SELECTION ->

Before attempting this problem, you should be comfortable with:

Binary Search - The optimal solutions use binary search to achieve O(log n) time complexity
Arrays - Understanding array indexing and how rotation affects a sorted array
Sorted Array Properties - Recognizing how a rotated sorted array forms two sorted subarrays

1. Brute Force

Intuition

The simplest way to search for a value in an array is to check every element one by one.
If we find the target, we return its index.
If we reach the end without finding it, the target is not present.

This method always works, but it's not efficient for large arrays.

Algorithm

Loop through the array from left to right.
For each index, compare the element with the target.
If they match, return that index.
If the loop finishes without a match, return -1.

class Solution:
    def search(self, nums: List[int], target: int) -> int:
        for i in range(len(nums)):
            if nums[i] == target:
                return i
        return -1

class Solution {
    public int search(int[] nums, int target) {
        for (int i = 0; i < nums.length; i++) {
            if (nums[i] == target) {
                return i;
            }
        }
        return -1;
    }
}

class Solution {
public:
    int search(vector<int>& nums, int target) {
        for (int i = 0; i < nums.size(); i++) {
            if (nums[i] == target) {
                return i;
            }
        }
        return -1;
    }
};

class Solution {
    /**
     * @param {number[]} nums
     * @param {number} target
     * @return {number}
     */
    search(nums, target) {
        for (let i = 0; i < nums.length; i++) {
            if (nums[i] == target) {
                return i;
            }
        }
        return -1;
    }
}

public class Solution {
    public int Search(int[] nums, int target) {
        for (int i = 0; i < nums.Length; i++) {
            if (nums[i] == target) {
                return i;
            }
        }
        return -1;
    }
}

class Solution {
    fun search(nums: IntArray, target: Int): Int {
        for (i in nums.indices) {
            if (nums[i] == target) {
                return i
            }
        }
        return -1
    }
}

class Solution {
    func search(_ nums: [Int], _ target: Int) -> Int {
        for i in 0..<nums.count {
            if nums[i] == target {
                return i
            }
        }
        return -1
    }
}

Time & Space Complexity

Time complexity: $O(n)$
Space complexity: $O(1)$

2. Binary Search

Intuition

A rotated sorted array is basically two sorted subarrays joined together.
So the idea is:

Find the pivot — the index of the smallest element.
This tells us where the rotation happened.
After finding the pivot, the array becomes:
- A sorted left half
- A sorted right half
Now we can perform a normal binary search on the correct half where the target could lie.

By combining these two binary searches, we efficiently find the target in logarithmic time.

Algorithm

Use binary search to find the pivot:
- Compare middle element with the rightmost element.
- If nums[mid] > nums[right], the pivot is in the right half.
- Otherwise, it's in the left half.
Once the pivot is identified:
- The subarray before the pivot is one sorted half.
- The subarray starting at the pivot is the other sorted half.
Perform a standard binary search on:
- The left half; if found, return the index.
- Otherwise, search the right half.
If the target is not in either half, return -1.

TASK -> Please put this sentence from the page on searching a rotated sorted array into Spanish: "A rotated sorted array is basically two sorted subarrays joined together." The entries are unrelated to the page on searching a rotated sorted array.

DATA EXTRACT ->
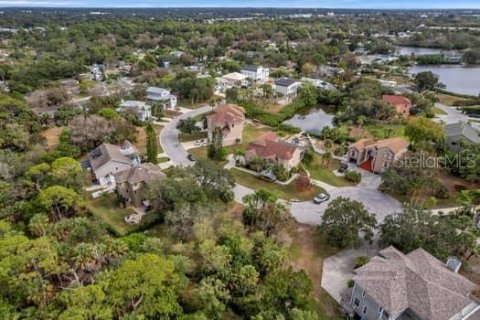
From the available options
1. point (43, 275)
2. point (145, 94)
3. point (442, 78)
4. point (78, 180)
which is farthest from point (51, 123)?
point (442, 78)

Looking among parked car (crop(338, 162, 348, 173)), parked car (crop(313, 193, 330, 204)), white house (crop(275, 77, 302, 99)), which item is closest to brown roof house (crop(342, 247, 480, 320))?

==

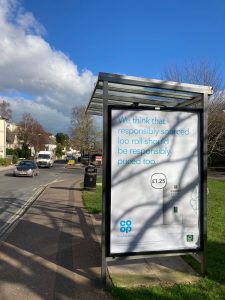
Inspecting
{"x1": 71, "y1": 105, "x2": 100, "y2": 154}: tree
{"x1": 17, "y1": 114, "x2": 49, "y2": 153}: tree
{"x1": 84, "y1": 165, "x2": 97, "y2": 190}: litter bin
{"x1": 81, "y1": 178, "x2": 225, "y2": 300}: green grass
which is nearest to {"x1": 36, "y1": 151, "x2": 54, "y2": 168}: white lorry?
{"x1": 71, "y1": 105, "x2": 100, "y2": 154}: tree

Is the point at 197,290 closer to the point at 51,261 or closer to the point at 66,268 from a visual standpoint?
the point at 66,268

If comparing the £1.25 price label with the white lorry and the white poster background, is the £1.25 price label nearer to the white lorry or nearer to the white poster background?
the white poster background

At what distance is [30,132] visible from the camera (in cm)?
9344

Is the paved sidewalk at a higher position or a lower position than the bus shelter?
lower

==

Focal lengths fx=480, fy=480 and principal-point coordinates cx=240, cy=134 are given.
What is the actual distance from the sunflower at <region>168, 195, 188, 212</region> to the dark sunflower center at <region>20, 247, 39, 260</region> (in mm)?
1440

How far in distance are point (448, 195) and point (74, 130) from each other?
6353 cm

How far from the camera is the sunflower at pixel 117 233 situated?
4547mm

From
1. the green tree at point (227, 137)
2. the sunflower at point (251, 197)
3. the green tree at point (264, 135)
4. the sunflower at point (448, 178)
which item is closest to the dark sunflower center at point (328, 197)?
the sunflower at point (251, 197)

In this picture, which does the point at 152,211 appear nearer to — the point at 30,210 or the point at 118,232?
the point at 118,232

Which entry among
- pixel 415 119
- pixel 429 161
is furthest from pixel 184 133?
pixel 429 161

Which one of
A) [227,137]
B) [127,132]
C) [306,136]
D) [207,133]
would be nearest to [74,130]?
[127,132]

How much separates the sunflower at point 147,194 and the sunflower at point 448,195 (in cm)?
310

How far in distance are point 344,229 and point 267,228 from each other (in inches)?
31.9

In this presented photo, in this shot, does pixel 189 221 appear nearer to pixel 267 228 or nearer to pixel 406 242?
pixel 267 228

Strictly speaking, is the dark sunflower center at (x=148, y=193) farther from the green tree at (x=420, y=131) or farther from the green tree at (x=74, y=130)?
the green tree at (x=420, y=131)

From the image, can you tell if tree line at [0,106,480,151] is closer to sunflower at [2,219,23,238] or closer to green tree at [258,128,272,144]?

OUTPUT FOR THIS EXERCISE -> Un arreglo ordenado y rotado es básicamente dos subarreglos ordenados unidos entre sí.